There are also limits on how much can be held in a pension pot before other tax charges start to bite. The lifetime allowance for the 2021/22 tax year is £1,073,100. Where an individual’s total pension pots exceed this limit, they may incur additional tax charges when they come to cash it in. Again, this is another reason for those considering making larger contributions to take advice before doing so.
Individual savings accounts (ISAs)
ISAs are tax-advantaged products which allow capital to grow tax-free because the income and gains from funds invested in an ISA are not taxable. Individuals are limited in how much they can pay in and any unused allowance cannot be rolled forward, so it’s a use it or lose it allowance each tax year.
ISAs are tax-advantaged products which allow capital to grow tax-free because the income and gains from funds invested in an ISA are not taxable
Since their launch in 1999, ISAs have evolved and there are now four different types of ISA – cash ISAs, stocks and shares ISAs, innovative finance ISAs and lifetime ISAs.
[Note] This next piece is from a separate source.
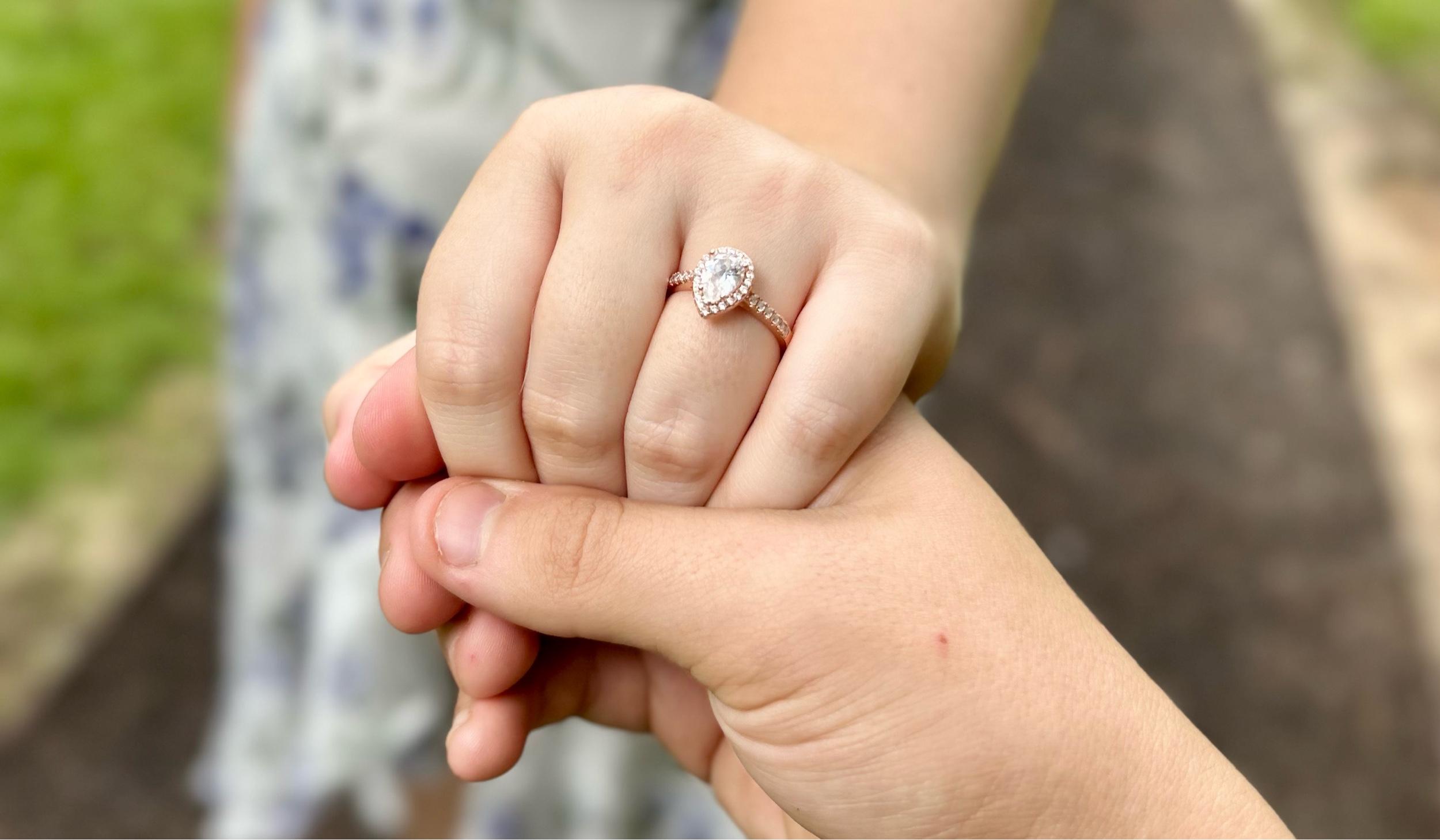 The Wedding Website of Kristin Green and Garrett Wiles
Not everyone can invest in each type of ISA. You need to be over 16 for a cash ISA and over 18 for the other three.
For lifetime ISAs you must be 39 or younger when you open the account and saving for either your first home or your retirement. Provided certain conditions are met, individuals investing in a lifetime ISA will receive a bonus from the government of £1 for every £4 invested until they turn 50. This bonus is another reason not to miss out on the potential to contribute each tax year.
There are limits on how much an individual can invest in any tax year. The total limit across all four types of ISA for 2021/22 is £20,000 – of which no more than £4,000 can be invested into a lifetime ISA.
For those who have maxed out their own ISA, it is possible to provide for children via a Junior ISA. Generally, parents need to take care when transferring money to children under 18 as special rules mean that if the income generated from capital gifted by a parent to their child exceeds £100 per year, that income remains taxable on the parent. However, these rules do not apply to Junior ISAs which can be set up for a child under 18 who does not have a Child Trust Fund. The subscription limit for a Junior ISA is £9,000 for 2021/22.
Parents need to take care when transferring money to children under 18 as special rules mean that if the income generated from capital gifted by a parent to their child exceeds £100 per year, that income remains taxable on the parent
For those who opt to save outside of ISAs then there are further allowances to reduce the tax due. The savings allowance varies according to the individual’s income but for basic rate taxpayers up to £1,000 of savings income can be outside of tax. This reduces to £500 for higher rate taxpayers and there is no allowance for those paying tax at 45 percent rates. A similar relief exists for dividend income.
Tax and time are mutual bedfellows. While it is often said “don’t let the tax tail wag the investment dog”, don’t take action purely on the tax benefit – tax opportunities do come and go. With the payback for coronavirus starting in April 2022 with measures including the Health and Social Care Levy and increases to the dividend rate, it’s sensible to look at every option now before doors are closed in April.